I’m not sure where to begin here. The Suns traded T.J. Warren and a second-round pick to the Pacers for cash, and then traded the sixth pick to the Timberwolves for Dario Saric and the 11thpick, which they then used to draft sharpshooting guard Cameron Johnson from North Carolina. They already have Devin Booker, which makes the Johnson pick a head scratcher, especially when he went way higher than any of us thought he would. Most of my Rotoworld colleagues suggested I give the Suns an F- or even a G, but I didn’t take the bait.
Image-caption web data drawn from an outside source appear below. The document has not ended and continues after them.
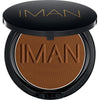 Luxury Pressed Powder-Powder-IMAN Cosmetics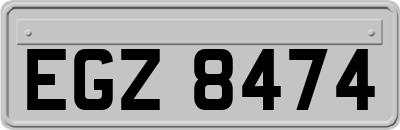 EGZ8474
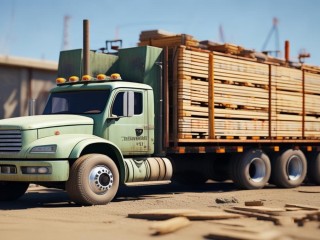 驳车究竟是何意？有何特殊用途？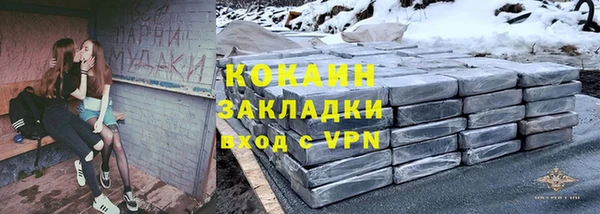 ПСИЛОЦИБИНОВЫЕ ГРИБЫ Надым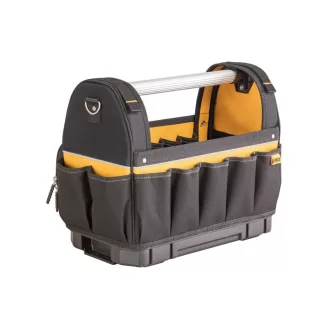 DEWALT Otvorená taška na náradie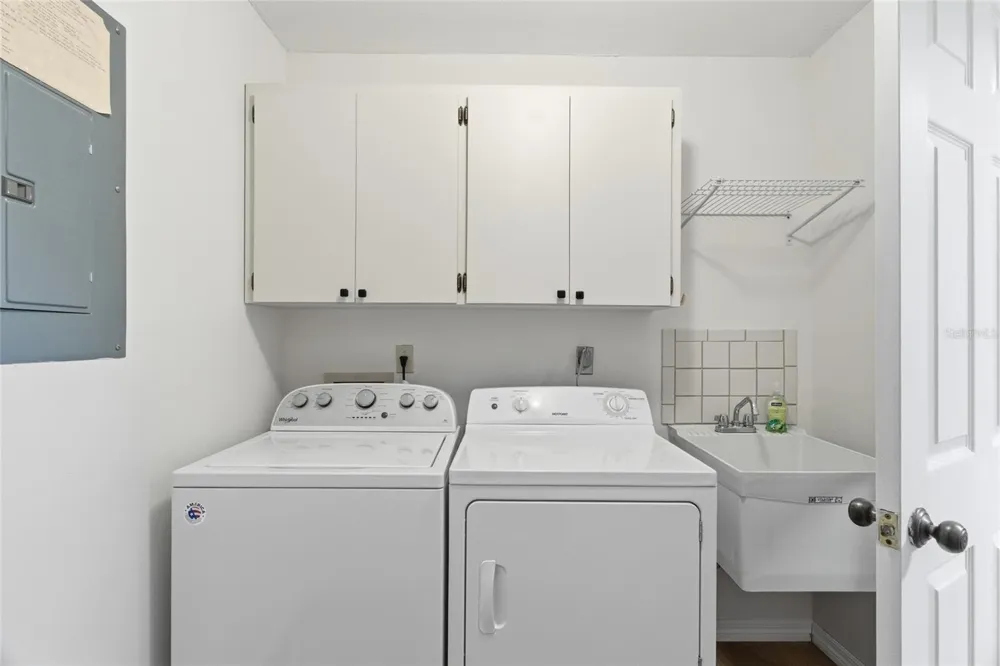 442 PENDLETON DRIVE Venice, FL 34292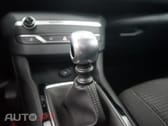 Peugeot 308 SW 1.2 PureTech Style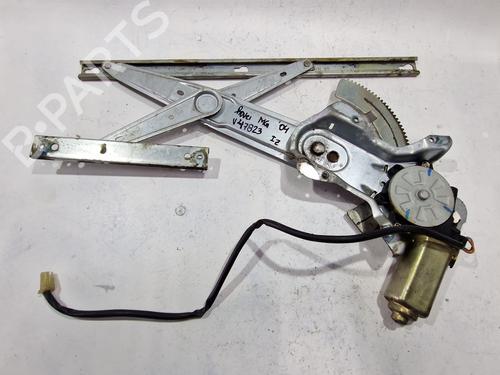 Andere für ROVER STREETWISE Hatchback 1.4 (84 hp) 29998739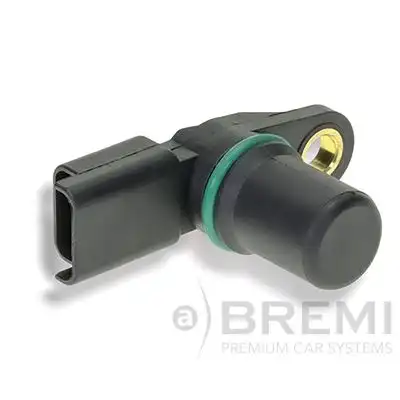 Датчик положения распредвала ren espace iv/grand scenic ii/laguna/megane 1.9/2.0/2.3/3.0 dci 06- BREMI 60499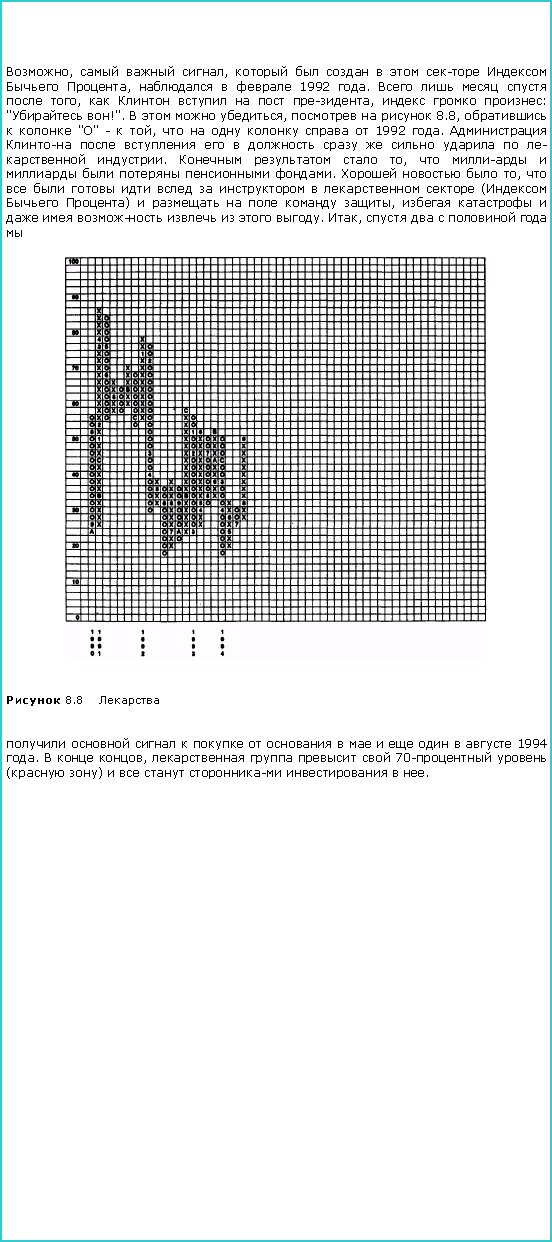 : ,   ,         ,    1992 .      ,      ,   : " !".    ,    8.8,    "" -  ,       1992 .              .    ,        .    ,            (  )      ,          . ,       ￼ 8.8                1994 .   ,     70-  ( )       .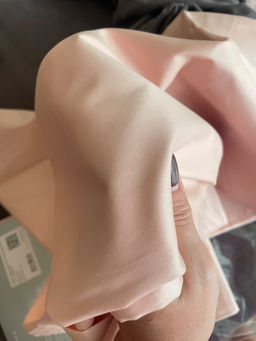 d5fd52af816289a092b278b6b12b5e112flixt1ofu4mh1jdpf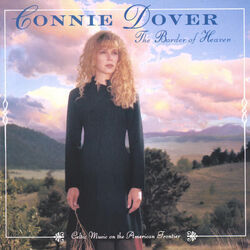 Last Night By The River Ukulele Chords by Connie Dover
The embattled franchise and fanbase has been beaten down enough, and a simple F should suffice.
Johnson will improve the Suns’ floor-spacing considerably and will be able to get on the court right away, but it remains to be seen whether the Suns actually needed to pull the trigger at No. 11 to get him or could have gotten him later, even all the way down at No. 32, the pick they gave up to move off of Warren’s salary.
My brother, some sort of finance/computer guy in Atlanta, Sixers fan:
You know how when some authors get writers block, they just write down anything and hope that eventually they will find their way back to the intended plot? I feel like that’s what the Suns front office is doing with all these moves.
Idk, I think that’s what they’re going for. How mad can you get at a franchise that you can’t tell whether they’re better or worse than the year before?
Phoenix continues to be Phoenix. On the bright side, Cam Johnson is perhaps the best shooter in this draft and it helps to have a legitimate skill. Unfortunately, that is the only above-average trait that Johnson brings to the table and, value-wise, taking him at No. 11 is very, very aggressive.
Most people hated them trading down to get Cam Johnson with only Dario Saric as the sweetener. But how else do you get to be the Suns?